AUSTIN (KXAN) — New technology from the University of Texas at Austin can help sense a person’s emotional stress with uses in both the real and virtual worlds.

The wearable tech, called an e-tattoo, collects data about a person’s emotions. It was created by a group from the University of Texas at Austin and Texas A&M University.

This type of e-tattoo is worn on the palm, which is full of sweat glands that fill up as a result of stress or another emotional response. UT professor and project leader Nanshu Lu said the palm has the highest density of the eccrine sweat gland. That makes it the best spot to measure electrodermal activity, or EDA.

Figure show design of palm e-tattoo. (Courtesy Nanshu Lu, University of Texas at Austin)

“When we are nervous, our palms are sweaty, right?” Lu said. “It’s essentially what we’re measuring.”

Those signals are measured with the e-tattoo and shared with a smartwatch. Lu said current smartwatches attach to a wrist, but a wrist has fewer EDA signals than the palm because it has less movement.

The group completed the e-tattoo’s hardware development portion of the project, Lu said. Next, the product can be used for different purposes, including in medical settings like with mental health professionals.

“The data is going through a professional algorithm that can detect the onset of those mental stresses in correlation with specific In life events,” Lu said. “Then, professional advice or prescriptions of medications can be made.”

Developers can also use the data in virtual reality or human-robot interactions.

“When we play games or when we interact with robots, sometimes we’ll also feel nervous or stressed out,” Lu said. “Those developers of the games or the robots would like to know human responses to different scenarios or events.”

How e-tattoos work

E-tattoos digitize the human body, Lu said. They work through semi-transparent temporary electronic devices that attach to a person’s skin like a temporary tattoo.

The technology looks at electrodermal activity, or EDA, and shares the data with a smartwatch.

People can wear e-tattoos for about 16 continuous hours now, Lu said. That’s enough time for the device to collect data while the subject is awake and exercising, for example, and also while they’re asleep to track sleep quality.

The device has been under development for about three years, Lu said, and they vary in applications from head to toe.

Future for e-tattoos

In the future, Lu hopes e-tattoos can connect with different technologies. For example, an e-tattoo on the forehead that measures brainwaves could potentially connect with a VR headset.

“The VR can do a lot of simulated environments and events that can evoke a lot of unconventional stress and emotional responses, like training of firefighters or aviators,” Lu said.

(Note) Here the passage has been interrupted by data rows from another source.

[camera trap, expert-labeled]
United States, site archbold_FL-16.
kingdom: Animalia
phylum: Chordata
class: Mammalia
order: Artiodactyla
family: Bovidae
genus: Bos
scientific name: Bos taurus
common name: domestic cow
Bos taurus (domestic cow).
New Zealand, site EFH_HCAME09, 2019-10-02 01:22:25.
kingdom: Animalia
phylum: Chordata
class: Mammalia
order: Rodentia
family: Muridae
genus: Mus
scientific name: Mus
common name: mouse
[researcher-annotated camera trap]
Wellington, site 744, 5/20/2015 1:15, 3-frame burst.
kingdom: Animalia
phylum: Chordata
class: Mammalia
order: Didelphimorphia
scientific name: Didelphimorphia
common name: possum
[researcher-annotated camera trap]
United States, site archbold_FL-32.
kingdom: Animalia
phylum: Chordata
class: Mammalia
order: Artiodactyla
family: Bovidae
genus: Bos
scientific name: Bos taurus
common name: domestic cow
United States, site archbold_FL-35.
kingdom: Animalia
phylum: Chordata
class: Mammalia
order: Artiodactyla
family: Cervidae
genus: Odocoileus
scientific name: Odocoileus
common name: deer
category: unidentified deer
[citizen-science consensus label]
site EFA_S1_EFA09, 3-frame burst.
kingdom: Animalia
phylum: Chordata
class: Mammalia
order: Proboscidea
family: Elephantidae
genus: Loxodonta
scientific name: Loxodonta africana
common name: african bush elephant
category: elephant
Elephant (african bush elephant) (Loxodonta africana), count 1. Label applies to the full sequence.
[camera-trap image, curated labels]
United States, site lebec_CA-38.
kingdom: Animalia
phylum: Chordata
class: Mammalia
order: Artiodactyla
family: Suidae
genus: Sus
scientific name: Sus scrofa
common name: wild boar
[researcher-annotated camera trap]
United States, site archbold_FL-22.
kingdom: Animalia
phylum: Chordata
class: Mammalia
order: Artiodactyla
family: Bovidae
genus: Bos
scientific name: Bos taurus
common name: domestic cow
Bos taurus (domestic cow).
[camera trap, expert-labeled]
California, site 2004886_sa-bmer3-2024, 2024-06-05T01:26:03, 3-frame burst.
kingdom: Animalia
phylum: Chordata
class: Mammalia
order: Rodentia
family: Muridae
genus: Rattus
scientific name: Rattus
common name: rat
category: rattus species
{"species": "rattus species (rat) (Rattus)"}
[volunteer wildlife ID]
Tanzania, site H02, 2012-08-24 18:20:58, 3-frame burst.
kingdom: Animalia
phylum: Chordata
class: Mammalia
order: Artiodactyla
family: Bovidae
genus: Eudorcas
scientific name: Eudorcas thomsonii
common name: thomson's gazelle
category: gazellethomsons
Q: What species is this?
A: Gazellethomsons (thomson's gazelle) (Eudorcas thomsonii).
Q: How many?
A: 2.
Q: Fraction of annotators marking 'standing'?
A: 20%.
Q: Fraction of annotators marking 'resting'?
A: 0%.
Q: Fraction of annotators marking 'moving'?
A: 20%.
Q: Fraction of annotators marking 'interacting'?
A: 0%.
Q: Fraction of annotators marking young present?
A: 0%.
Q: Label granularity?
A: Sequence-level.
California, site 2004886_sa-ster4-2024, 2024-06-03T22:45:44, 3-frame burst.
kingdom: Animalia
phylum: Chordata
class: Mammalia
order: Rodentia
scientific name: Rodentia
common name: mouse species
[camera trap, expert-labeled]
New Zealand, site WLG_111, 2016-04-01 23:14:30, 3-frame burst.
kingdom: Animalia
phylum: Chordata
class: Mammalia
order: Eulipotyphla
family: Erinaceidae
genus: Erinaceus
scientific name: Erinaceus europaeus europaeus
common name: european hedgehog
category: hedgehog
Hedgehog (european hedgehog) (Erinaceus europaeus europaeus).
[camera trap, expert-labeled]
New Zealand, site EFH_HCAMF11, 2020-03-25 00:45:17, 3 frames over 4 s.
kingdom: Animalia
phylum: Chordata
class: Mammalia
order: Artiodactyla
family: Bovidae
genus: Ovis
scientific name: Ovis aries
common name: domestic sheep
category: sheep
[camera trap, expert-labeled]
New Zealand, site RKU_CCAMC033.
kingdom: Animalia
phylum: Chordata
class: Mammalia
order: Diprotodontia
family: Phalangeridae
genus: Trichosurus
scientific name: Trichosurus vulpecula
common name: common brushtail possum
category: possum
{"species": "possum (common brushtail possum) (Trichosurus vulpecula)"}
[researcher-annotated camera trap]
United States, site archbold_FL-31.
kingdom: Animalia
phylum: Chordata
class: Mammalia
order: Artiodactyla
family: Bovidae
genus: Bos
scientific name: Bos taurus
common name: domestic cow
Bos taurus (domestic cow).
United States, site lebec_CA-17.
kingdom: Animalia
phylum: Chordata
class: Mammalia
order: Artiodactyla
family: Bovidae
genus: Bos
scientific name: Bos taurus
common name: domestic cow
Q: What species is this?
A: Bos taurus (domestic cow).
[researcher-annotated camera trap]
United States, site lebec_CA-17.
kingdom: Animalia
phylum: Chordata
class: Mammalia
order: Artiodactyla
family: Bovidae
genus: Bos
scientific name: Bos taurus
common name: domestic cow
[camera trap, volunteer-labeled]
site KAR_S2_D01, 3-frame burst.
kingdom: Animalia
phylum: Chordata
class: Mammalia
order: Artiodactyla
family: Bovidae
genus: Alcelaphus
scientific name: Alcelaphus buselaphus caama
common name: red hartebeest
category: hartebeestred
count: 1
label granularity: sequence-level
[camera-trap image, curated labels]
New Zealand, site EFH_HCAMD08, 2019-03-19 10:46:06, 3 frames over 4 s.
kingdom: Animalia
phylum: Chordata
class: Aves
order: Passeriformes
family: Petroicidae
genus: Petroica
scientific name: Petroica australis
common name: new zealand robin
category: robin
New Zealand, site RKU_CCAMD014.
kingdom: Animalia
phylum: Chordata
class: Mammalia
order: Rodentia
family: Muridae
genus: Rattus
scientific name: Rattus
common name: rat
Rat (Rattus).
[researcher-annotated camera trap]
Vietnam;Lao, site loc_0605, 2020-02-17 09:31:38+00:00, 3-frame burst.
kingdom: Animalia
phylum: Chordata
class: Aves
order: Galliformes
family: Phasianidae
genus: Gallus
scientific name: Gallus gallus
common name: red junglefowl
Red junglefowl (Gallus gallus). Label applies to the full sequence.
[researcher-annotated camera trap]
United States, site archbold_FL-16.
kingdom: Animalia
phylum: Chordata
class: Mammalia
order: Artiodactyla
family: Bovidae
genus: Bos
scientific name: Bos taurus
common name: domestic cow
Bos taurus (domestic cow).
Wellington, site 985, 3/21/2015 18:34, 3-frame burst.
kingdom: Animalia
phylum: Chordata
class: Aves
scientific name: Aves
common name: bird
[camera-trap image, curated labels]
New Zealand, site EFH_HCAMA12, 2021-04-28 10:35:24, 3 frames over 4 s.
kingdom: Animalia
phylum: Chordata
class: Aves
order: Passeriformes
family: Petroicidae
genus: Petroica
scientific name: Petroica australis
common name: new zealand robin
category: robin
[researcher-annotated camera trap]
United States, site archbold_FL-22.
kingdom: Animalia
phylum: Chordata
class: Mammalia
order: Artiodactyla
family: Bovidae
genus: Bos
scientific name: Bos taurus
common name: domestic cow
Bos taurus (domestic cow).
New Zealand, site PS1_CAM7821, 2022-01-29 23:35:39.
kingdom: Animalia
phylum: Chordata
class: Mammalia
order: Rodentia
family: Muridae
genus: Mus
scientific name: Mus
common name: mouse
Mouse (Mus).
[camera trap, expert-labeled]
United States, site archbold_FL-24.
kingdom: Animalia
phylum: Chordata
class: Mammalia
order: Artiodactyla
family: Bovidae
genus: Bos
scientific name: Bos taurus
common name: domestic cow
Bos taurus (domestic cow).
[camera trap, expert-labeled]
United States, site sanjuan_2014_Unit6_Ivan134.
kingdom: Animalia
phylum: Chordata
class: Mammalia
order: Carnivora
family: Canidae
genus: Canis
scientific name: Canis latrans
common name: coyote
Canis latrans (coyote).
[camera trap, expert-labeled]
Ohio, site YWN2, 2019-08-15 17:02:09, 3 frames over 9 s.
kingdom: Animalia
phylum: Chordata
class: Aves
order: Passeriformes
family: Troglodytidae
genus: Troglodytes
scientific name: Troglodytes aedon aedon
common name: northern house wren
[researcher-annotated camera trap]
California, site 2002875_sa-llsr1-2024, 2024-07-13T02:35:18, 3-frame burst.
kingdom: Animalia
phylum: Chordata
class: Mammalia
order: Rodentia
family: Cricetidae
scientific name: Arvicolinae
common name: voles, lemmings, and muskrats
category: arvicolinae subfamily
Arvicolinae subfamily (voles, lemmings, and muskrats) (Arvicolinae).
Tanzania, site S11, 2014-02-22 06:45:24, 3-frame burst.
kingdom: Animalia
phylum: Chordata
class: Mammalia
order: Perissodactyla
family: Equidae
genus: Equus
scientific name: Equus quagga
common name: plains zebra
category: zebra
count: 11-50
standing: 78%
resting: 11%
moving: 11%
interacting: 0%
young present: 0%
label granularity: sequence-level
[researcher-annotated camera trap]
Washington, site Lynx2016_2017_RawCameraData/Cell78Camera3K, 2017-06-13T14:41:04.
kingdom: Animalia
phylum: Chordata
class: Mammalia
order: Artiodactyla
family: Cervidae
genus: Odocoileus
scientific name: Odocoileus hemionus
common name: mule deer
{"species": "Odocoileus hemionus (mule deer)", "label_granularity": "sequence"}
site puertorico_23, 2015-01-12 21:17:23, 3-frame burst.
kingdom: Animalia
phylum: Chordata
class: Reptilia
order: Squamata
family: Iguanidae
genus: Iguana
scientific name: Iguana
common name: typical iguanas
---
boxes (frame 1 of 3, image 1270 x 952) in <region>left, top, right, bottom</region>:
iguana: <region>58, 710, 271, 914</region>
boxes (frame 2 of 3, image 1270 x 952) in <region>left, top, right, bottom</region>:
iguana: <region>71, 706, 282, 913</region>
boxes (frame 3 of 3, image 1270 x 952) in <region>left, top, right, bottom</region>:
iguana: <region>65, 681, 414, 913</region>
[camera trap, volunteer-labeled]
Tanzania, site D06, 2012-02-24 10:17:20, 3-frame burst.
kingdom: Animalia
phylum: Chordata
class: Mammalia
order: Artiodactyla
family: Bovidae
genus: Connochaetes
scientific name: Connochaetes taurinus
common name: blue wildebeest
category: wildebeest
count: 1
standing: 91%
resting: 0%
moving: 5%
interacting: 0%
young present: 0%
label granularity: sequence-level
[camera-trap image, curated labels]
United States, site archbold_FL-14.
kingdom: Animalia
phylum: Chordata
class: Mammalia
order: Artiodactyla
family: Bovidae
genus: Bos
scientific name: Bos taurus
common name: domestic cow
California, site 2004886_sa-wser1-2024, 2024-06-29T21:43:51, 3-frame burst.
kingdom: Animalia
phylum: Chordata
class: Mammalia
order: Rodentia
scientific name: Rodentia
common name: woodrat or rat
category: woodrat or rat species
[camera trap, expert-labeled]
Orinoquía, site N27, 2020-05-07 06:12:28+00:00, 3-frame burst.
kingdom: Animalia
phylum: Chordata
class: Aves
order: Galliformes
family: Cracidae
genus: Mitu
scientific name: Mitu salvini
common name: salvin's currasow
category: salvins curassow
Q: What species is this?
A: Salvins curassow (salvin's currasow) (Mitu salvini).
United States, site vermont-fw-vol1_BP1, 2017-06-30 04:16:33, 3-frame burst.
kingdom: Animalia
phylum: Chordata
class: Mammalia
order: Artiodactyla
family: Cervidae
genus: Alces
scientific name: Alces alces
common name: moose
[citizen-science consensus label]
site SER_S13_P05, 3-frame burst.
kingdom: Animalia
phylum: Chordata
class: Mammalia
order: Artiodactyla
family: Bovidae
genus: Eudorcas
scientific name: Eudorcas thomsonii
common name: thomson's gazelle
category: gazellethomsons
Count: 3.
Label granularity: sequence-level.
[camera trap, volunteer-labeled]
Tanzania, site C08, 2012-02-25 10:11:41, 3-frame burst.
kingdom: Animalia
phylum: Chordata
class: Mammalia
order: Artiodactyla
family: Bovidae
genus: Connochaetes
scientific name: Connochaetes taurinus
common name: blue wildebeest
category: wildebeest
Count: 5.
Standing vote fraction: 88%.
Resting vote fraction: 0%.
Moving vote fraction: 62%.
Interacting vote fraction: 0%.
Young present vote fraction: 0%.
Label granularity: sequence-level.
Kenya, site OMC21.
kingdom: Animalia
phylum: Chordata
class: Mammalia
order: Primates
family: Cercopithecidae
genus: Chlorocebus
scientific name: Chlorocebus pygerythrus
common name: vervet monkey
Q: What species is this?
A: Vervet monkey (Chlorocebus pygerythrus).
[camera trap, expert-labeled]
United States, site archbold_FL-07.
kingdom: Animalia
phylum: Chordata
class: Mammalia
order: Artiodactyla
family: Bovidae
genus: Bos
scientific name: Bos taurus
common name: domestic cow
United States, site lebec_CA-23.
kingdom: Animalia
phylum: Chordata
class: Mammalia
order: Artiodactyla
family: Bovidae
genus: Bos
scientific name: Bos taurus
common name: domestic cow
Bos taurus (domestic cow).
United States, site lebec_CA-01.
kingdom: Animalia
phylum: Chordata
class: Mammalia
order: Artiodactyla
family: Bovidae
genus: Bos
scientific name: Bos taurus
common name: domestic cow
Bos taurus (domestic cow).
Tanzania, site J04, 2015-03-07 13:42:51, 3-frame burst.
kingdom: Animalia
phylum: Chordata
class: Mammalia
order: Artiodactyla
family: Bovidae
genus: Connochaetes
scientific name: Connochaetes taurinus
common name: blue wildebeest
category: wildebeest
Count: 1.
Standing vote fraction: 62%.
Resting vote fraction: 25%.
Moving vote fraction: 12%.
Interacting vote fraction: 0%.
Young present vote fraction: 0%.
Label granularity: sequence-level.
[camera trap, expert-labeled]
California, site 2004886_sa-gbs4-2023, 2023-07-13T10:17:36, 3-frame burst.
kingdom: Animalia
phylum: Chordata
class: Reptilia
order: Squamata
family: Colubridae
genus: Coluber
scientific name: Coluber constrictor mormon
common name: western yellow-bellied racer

It could also help improve human-robot interaction, like when robots perform human jobs.

“We need to have human supervision in the background watching the robots through the robots’ eyes using a VR headset,” Lu said. “All those kinds of applications require human-aware operation of the game or robot.”

Opposite to how e-tattoos digitize human skin, Lu said electronic skin, or e-skin, gives human qualities to robots. This lets a robot mimic human functionality with skin sensitivity to touch and temperature.

This could help develop robots that help with first aid, nursing or babysitting, Lu said.

E-skins are under development and would need collaboration with data scientists and robotic researchers to bring the vision to reality, Lu added.